Em 2003, "Saw - Enigma Mortal" mudou por completo o panorama do cinema de terror, introduzindo uma imprevisível combinação de sanguinolência e inteligência. A premissa era simples, dois homens acordavam num WC decadente, acorrentados à canalização, com um cadáver entre eles. Como ali foram parar? E, porventura, mais importante, como podem escapar? Utilizando tuta e meia de atores inexperientes (exceção feita aos veteranos Cary Elwes e Danny Glover) e os parcos meios que se conseguiram arranjar à altura, James Wan desenvolveu um dos títulos mais intensos e surpreendentes (a reviravolta final é inesquecível) em memória recente e também um franchise que nunca desapareceu por completo. Exemplo disso mesmo é "Spiral", nono filme enraízado no universo do serial killer John Kramer (conhecido pelas autoridades, vítimas e aprendizes pela alcunha Jigsaw), que se propõe a abrir um novo capítulo nos seus cânones, reconhecendo os eventos dos filmes anteriores, sem recuperar as suas personagens.


Tudo acontece em torno Ezekiel Banks (Chris Rock), um polícia que denunciou um colega corrupto aos seus superiores e, desde então, tem sido sistematicamente marginalizado pelos restantes agentes que o vêem como um traidor. Certo dia, ele e o seu parceiro (Max Minghella) são incumbidos de investigar o homicídio cruel de um companheiro de trabalho às mãos de alguém que parece querer imitar os métodos de Jigsaw. No entanto, mal sabem eles que este assassino tem planos bastante ambiciosos, nos quais o íntegro Ezekiel desempenhará (voluntariamente ou não) um papel fundamental...

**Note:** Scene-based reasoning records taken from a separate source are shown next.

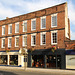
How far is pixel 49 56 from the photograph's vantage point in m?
24.1

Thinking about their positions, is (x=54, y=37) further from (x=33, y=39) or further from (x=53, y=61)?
(x=33, y=39)

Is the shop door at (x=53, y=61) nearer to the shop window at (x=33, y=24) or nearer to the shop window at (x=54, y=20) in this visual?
the shop window at (x=54, y=20)

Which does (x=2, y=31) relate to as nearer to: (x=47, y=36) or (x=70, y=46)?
(x=47, y=36)

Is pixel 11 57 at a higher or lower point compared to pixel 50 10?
lower

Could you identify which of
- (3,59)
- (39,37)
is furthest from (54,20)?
(3,59)

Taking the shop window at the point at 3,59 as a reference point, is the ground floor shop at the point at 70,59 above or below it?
above

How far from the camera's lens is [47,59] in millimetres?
24297

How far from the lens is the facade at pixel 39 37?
909 inches

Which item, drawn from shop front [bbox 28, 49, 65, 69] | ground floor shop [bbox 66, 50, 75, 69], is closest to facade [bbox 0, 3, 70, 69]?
shop front [bbox 28, 49, 65, 69]

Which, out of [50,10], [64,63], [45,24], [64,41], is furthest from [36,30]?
[64,63]

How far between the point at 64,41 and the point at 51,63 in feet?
15.0

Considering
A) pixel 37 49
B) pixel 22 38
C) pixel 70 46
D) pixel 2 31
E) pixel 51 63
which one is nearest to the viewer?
pixel 70 46

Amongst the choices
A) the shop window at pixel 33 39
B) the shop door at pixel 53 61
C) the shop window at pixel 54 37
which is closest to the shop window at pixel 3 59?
the shop window at pixel 33 39

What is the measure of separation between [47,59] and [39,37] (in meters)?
4.31
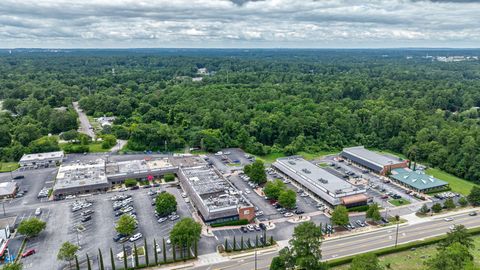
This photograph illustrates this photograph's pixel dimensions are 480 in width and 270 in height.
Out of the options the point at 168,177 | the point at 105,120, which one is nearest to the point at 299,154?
the point at 168,177

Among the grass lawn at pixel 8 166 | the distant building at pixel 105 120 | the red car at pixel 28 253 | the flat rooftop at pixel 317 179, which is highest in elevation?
the distant building at pixel 105 120

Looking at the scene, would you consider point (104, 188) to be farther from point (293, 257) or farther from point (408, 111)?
point (408, 111)

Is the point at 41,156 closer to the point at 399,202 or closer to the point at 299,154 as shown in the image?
the point at 299,154

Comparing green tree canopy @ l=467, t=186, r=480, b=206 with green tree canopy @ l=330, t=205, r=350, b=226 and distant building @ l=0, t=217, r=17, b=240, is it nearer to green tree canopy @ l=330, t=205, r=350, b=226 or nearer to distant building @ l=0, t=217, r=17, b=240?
green tree canopy @ l=330, t=205, r=350, b=226

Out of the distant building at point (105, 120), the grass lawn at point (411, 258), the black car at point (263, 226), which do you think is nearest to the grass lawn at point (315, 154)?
the black car at point (263, 226)

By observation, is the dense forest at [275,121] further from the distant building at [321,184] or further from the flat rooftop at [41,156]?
the distant building at [321,184]

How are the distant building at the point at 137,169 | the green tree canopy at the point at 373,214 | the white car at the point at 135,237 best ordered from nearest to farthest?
the white car at the point at 135,237 → the green tree canopy at the point at 373,214 → the distant building at the point at 137,169

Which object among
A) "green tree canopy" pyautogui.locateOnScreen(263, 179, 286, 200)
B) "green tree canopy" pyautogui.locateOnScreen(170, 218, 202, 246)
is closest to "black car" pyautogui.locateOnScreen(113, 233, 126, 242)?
"green tree canopy" pyautogui.locateOnScreen(170, 218, 202, 246)
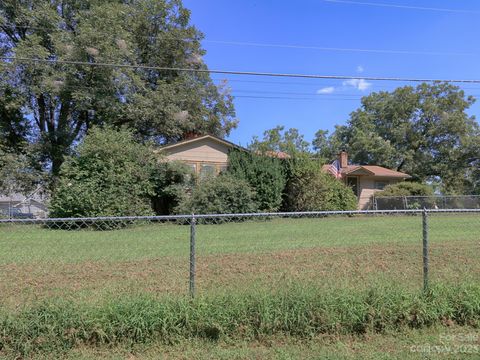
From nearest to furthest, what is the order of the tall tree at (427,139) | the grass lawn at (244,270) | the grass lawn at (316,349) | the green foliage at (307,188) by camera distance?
the grass lawn at (316,349) < the grass lawn at (244,270) < the green foliage at (307,188) < the tall tree at (427,139)

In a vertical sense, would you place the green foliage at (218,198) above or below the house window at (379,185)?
below

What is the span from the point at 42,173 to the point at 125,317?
21.6 m

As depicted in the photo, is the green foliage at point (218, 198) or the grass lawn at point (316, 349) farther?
the green foliage at point (218, 198)

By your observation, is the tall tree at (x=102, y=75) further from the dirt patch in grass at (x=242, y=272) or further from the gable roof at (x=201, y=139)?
the dirt patch in grass at (x=242, y=272)

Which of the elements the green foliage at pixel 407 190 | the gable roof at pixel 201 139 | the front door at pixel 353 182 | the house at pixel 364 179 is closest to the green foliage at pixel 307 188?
the gable roof at pixel 201 139

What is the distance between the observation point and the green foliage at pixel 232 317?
12.7 feet

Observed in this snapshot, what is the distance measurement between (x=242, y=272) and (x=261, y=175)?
12.5 meters

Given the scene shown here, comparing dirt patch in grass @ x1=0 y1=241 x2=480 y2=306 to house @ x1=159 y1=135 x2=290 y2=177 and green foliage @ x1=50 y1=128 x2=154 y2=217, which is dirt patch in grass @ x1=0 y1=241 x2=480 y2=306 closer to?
green foliage @ x1=50 y1=128 x2=154 y2=217

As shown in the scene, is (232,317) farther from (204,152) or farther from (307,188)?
(204,152)

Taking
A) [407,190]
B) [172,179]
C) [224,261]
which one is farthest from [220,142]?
[224,261]

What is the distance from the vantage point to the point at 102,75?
69.6ft

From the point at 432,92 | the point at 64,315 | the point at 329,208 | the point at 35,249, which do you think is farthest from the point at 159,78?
the point at 432,92

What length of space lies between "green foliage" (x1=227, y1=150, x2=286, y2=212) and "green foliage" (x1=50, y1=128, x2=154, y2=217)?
448cm

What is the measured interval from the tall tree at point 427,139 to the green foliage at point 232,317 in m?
34.5
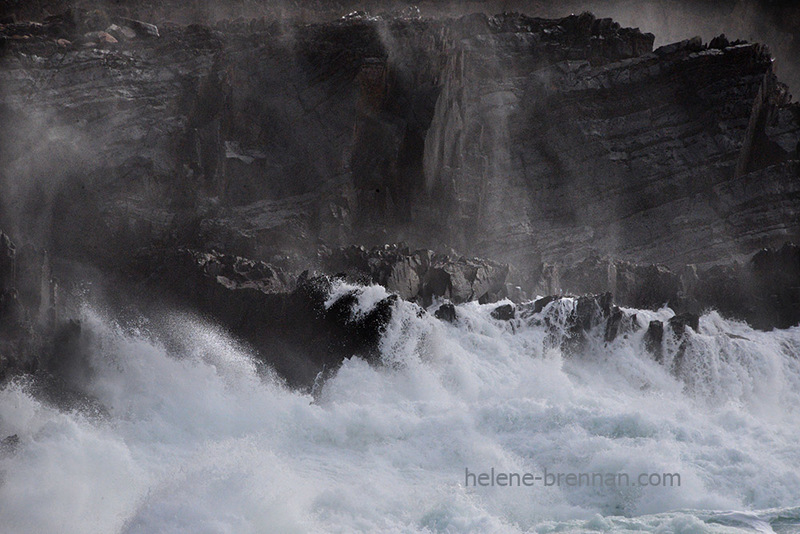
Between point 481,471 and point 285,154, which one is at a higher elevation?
point 285,154

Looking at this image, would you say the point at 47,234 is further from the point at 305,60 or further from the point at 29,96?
the point at 305,60

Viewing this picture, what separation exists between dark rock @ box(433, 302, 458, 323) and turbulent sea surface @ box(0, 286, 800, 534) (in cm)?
31

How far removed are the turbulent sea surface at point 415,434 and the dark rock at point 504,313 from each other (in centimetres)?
32

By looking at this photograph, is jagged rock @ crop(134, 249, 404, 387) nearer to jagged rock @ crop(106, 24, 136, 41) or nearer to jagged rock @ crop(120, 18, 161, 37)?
jagged rock @ crop(106, 24, 136, 41)

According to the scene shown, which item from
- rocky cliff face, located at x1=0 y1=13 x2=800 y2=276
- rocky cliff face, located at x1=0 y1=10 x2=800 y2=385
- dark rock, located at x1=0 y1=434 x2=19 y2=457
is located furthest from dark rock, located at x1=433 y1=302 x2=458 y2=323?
dark rock, located at x1=0 y1=434 x2=19 y2=457

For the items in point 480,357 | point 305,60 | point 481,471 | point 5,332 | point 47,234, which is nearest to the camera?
point 481,471

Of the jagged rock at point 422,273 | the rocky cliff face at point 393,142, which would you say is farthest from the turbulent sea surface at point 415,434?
the rocky cliff face at point 393,142

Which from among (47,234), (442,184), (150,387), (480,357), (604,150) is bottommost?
(150,387)

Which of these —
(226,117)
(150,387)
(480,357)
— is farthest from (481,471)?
(226,117)

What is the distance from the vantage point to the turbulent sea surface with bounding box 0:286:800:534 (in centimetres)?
2189

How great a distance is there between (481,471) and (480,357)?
310 inches

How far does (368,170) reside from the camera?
45656 mm

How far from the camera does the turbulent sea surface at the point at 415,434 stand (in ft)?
71.8

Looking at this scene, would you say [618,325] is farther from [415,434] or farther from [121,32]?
[121,32]
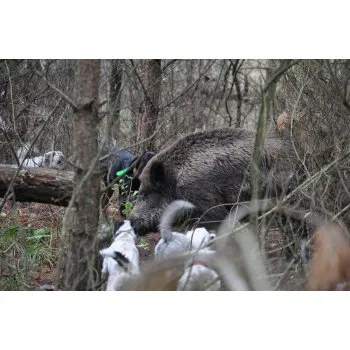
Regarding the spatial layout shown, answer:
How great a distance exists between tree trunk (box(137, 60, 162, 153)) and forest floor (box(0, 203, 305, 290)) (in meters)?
0.86

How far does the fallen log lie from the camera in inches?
193

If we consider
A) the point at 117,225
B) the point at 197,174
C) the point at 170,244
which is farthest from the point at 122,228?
the point at 197,174

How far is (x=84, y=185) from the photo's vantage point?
11.5 feet

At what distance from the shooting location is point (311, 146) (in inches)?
193

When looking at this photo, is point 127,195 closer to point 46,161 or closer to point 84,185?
point 46,161

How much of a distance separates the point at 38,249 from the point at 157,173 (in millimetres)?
1375

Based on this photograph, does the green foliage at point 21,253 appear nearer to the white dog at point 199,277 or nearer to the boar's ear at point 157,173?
the boar's ear at point 157,173

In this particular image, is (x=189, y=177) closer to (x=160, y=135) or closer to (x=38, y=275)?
(x=160, y=135)

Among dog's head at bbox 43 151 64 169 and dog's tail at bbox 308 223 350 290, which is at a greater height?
dog's head at bbox 43 151 64 169

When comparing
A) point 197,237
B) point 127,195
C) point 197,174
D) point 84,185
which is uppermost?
point 84,185

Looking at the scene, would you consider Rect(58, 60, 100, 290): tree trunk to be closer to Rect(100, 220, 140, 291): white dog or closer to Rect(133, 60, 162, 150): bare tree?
Rect(100, 220, 140, 291): white dog

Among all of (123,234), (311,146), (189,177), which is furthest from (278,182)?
(123,234)

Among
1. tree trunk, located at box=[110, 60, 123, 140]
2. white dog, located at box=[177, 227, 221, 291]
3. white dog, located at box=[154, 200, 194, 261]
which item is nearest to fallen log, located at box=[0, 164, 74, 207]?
tree trunk, located at box=[110, 60, 123, 140]

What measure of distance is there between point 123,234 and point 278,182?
1.35 m
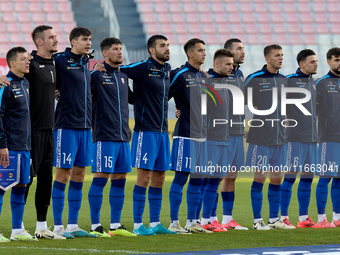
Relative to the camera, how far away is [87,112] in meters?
6.31

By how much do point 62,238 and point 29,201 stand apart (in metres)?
4.18

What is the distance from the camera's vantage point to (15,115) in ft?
18.7

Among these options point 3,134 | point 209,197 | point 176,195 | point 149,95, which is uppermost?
point 149,95

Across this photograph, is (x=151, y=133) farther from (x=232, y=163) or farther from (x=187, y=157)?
(x=232, y=163)

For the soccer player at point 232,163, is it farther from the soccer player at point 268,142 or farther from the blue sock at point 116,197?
the blue sock at point 116,197

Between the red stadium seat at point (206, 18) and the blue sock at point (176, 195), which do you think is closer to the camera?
the blue sock at point (176, 195)

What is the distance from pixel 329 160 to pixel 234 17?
1744 centimetres

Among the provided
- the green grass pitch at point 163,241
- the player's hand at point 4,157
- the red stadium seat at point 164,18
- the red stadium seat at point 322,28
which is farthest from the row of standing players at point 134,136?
the red stadium seat at point 322,28

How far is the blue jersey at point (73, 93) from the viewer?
20.4 feet

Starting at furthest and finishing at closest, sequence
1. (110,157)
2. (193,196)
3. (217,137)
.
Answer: (217,137)
(193,196)
(110,157)

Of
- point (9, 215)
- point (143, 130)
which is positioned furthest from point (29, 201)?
point (143, 130)

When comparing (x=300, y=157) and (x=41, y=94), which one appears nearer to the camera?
(x=41, y=94)

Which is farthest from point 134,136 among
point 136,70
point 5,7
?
point 5,7

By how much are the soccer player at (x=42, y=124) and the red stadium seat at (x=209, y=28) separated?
1805 centimetres
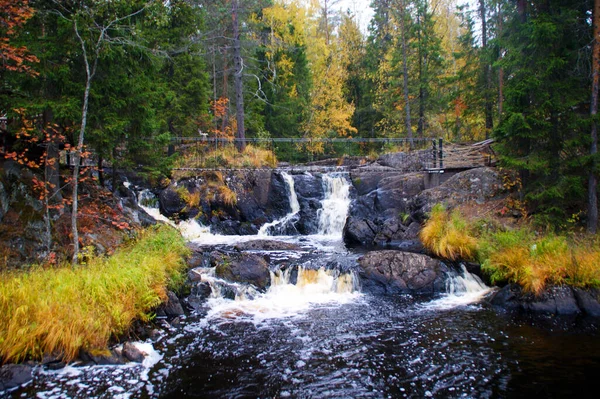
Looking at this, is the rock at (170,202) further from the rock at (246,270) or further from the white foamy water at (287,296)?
the white foamy water at (287,296)

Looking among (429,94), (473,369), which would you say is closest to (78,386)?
(473,369)

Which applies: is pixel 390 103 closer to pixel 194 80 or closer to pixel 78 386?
pixel 194 80

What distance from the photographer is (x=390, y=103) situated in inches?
1068

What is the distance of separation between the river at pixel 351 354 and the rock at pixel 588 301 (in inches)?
15.1

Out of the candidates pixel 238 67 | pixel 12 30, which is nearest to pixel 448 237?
pixel 12 30

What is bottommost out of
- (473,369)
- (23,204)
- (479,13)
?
(473,369)

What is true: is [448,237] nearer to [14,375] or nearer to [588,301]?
[588,301]

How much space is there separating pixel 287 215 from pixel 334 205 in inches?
88.0

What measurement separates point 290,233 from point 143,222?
6.69 m

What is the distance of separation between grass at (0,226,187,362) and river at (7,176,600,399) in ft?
1.62

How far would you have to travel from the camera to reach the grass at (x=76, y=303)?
19.5ft

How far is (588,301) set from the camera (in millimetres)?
8258

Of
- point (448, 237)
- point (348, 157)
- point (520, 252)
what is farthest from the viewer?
point (348, 157)

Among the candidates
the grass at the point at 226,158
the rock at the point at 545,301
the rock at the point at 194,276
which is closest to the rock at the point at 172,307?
the rock at the point at 194,276
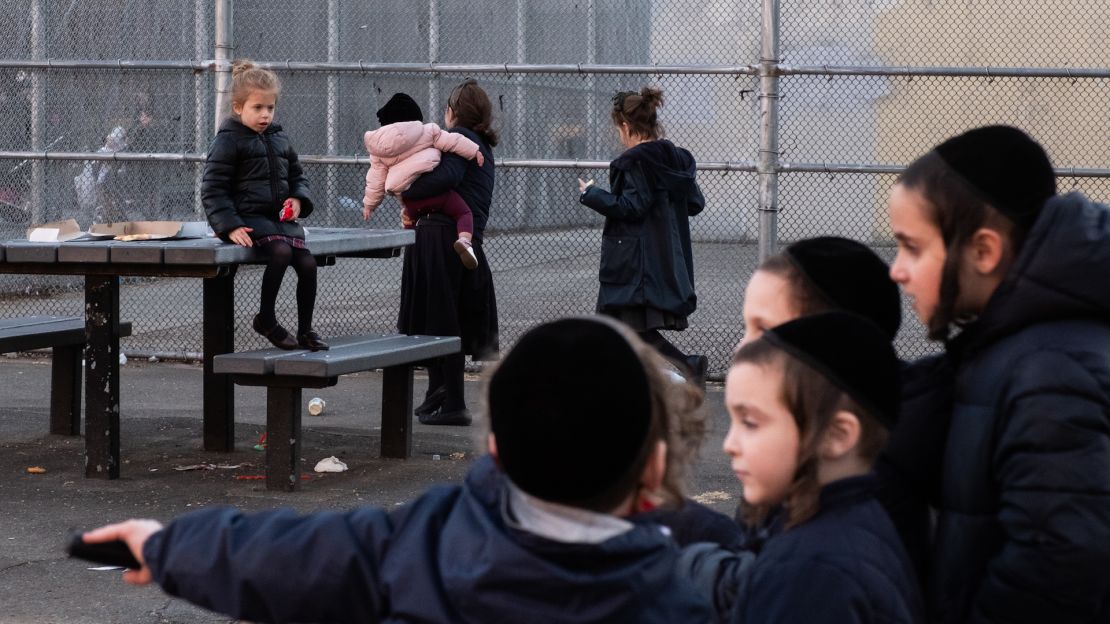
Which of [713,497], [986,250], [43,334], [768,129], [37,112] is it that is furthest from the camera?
[37,112]

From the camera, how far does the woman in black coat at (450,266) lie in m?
7.87

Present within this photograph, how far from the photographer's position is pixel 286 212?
6.77m

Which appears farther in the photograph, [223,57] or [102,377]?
[223,57]

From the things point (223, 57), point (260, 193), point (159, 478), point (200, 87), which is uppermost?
point (223, 57)

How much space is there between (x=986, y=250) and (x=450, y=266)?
18.7 ft

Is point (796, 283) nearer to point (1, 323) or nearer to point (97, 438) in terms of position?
point (97, 438)

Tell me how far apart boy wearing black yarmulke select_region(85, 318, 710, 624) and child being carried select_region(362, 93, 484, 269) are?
578 cm

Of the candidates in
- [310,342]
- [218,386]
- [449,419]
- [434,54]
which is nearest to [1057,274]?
[310,342]

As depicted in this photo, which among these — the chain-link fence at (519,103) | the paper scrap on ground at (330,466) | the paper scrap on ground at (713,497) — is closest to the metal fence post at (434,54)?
the chain-link fence at (519,103)

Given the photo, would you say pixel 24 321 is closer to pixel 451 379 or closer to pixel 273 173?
pixel 273 173

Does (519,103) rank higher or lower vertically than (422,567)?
higher

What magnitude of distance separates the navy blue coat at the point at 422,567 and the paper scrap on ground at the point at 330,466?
15.7 ft

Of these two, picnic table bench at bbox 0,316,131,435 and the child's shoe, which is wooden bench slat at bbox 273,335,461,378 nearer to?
the child's shoe

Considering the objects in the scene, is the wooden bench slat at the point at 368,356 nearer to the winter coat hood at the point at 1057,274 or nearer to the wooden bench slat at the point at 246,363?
the wooden bench slat at the point at 246,363
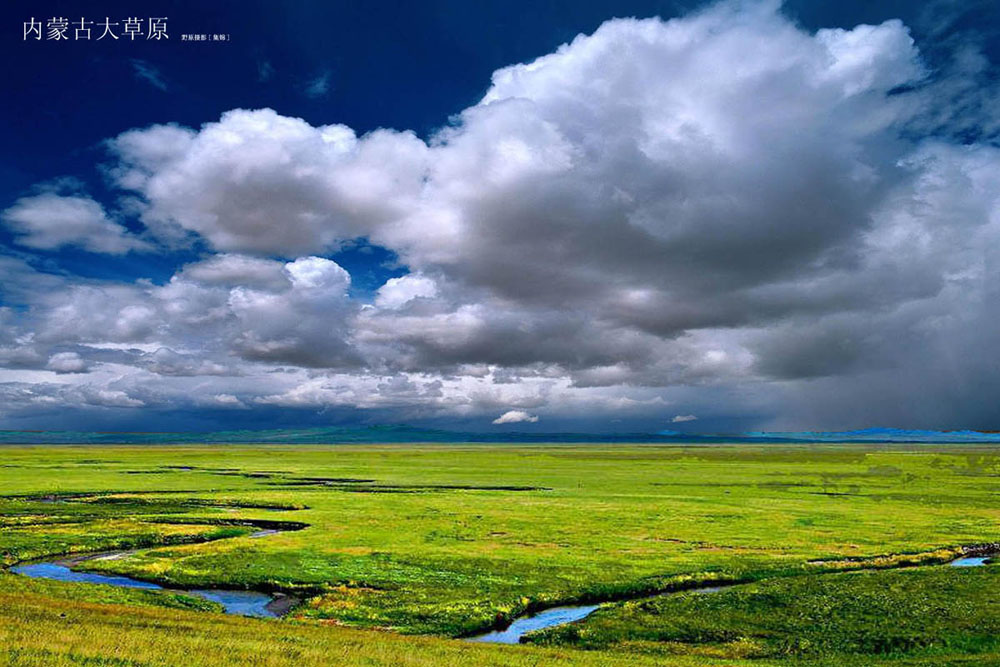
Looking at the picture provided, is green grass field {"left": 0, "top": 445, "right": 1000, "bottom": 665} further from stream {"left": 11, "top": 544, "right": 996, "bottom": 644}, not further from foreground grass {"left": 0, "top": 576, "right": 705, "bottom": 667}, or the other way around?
stream {"left": 11, "top": 544, "right": 996, "bottom": 644}

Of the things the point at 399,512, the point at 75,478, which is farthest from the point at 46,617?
the point at 75,478

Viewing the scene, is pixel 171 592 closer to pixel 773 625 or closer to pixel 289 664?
pixel 289 664

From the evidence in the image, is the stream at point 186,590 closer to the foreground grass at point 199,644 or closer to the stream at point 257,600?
the stream at point 257,600

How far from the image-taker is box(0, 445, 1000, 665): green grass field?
84.7 ft

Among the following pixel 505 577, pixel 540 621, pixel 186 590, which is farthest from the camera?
pixel 505 577

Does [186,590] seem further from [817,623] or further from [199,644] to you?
[817,623]

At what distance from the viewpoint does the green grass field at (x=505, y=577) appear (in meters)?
25.8

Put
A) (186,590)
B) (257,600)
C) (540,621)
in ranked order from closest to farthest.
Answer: (540,621), (257,600), (186,590)

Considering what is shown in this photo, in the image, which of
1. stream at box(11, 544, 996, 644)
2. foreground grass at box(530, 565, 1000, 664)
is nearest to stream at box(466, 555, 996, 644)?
stream at box(11, 544, 996, 644)

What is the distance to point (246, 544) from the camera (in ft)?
180

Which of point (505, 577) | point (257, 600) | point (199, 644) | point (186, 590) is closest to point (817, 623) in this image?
point (505, 577)

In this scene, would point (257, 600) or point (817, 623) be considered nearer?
point (817, 623)

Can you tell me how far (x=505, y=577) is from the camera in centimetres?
4306

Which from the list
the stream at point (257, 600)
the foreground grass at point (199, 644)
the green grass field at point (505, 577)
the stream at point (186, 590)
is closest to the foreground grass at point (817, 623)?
the green grass field at point (505, 577)
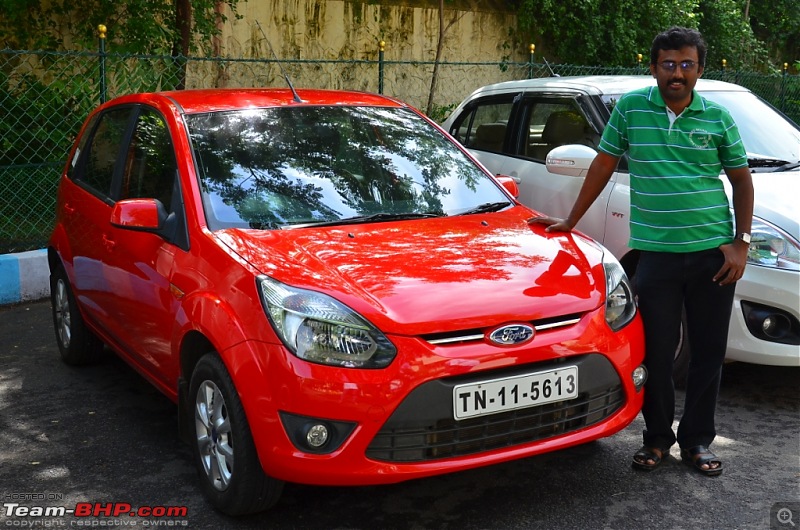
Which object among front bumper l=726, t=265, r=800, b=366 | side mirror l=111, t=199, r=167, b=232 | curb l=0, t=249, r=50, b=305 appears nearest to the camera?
side mirror l=111, t=199, r=167, b=232

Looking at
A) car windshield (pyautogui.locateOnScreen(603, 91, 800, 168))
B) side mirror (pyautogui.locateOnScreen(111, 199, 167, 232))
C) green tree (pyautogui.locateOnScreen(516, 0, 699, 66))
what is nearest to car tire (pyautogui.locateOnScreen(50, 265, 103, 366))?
side mirror (pyautogui.locateOnScreen(111, 199, 167, 232))

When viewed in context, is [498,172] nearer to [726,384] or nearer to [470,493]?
[726,384]

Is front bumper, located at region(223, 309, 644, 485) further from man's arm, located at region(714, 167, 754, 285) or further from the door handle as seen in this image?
the door handle

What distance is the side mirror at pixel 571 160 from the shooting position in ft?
17.5

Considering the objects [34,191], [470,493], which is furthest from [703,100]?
[34,191]

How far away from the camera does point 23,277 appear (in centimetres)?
708

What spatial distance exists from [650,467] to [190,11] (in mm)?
7077

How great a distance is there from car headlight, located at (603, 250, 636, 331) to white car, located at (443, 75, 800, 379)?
1072 millimetres

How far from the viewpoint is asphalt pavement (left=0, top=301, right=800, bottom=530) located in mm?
3561

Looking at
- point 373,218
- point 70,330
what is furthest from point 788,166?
point 70,330

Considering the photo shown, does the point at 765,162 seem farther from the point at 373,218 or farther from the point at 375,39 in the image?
the point at 375,39

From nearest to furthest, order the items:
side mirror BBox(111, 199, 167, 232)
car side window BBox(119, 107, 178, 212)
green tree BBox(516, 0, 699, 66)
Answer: side mirror BBox(111, 199, 167, 232), car side window BBox(119, 107, 178, 212), green tree BBox(516, 0, 699, 66)

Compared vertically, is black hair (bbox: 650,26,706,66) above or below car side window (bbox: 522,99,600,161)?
above

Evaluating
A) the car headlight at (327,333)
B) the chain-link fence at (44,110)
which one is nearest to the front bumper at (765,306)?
the car headlight at (327,333)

À semelhança dos seus predecessores, "Spiral" volta a refletir sobre a importância da moralidade, desta feita, tendo como alvo a corrupção policial, desenhando um retrato contundente (e, escusado será dizê-lo, muito atual) de um departamento repleto de figuras que abusam da sua autoridade, consoante lhes é conveniente. Contudo, desenganem-se os que pensam que o realizador Darren Lynn Bousman se contenta com o maniqueísmo clássico dos "muito bons" e "muito maus", pelo contrário, em "Spiral" encontramos personagens ricas, repletas de nuances que apenas se vão adensando com o avançar da duração. Nesse sentido, não há como não destacar Chris Rock, protagonista, coargumentista e produtor executivo, que aparentemente sempre sonhara integrar o elenco de um filme da franquia, desde a sua introdução com um monólogo hilariante sobre "Forrest Gump" (reminiscente do debate que os mafiosos de "Cães Danados" têm sobre a canção "Like a Virgin" no princípio desse clássico) até ao momento em que o vemos a soltar a sua raiva perante uma esquadra corruída pelos males da corrupção, a performance de Rock possui uma qualidade quase revelatória, evidenciando que o seu desempenho na quarta temporada de "Fargo" foi apenas o início de uma nova fase, mais séria, mas nem por isso menos mordaz da sua carreira.

Posto isto, porque nenhum "Saw" se faz só de considerações morais, há que mencionar que o veterano Bousman, autor do segundo, terceiro e quarto filmes da saga, mantém todos os elementos que a ela associamos intactos, das armadilhas sangrentas e altamente criativas às reviravoltas constantes, jogando permanente com aquilo que sabemos e as informações que desconhecemos. Num mundo pandémico é tudo menos garantido que os resultados de bilheteira justifiquem uma continuação, mas uma coisa é certa, nenhum fã sairá desapontado.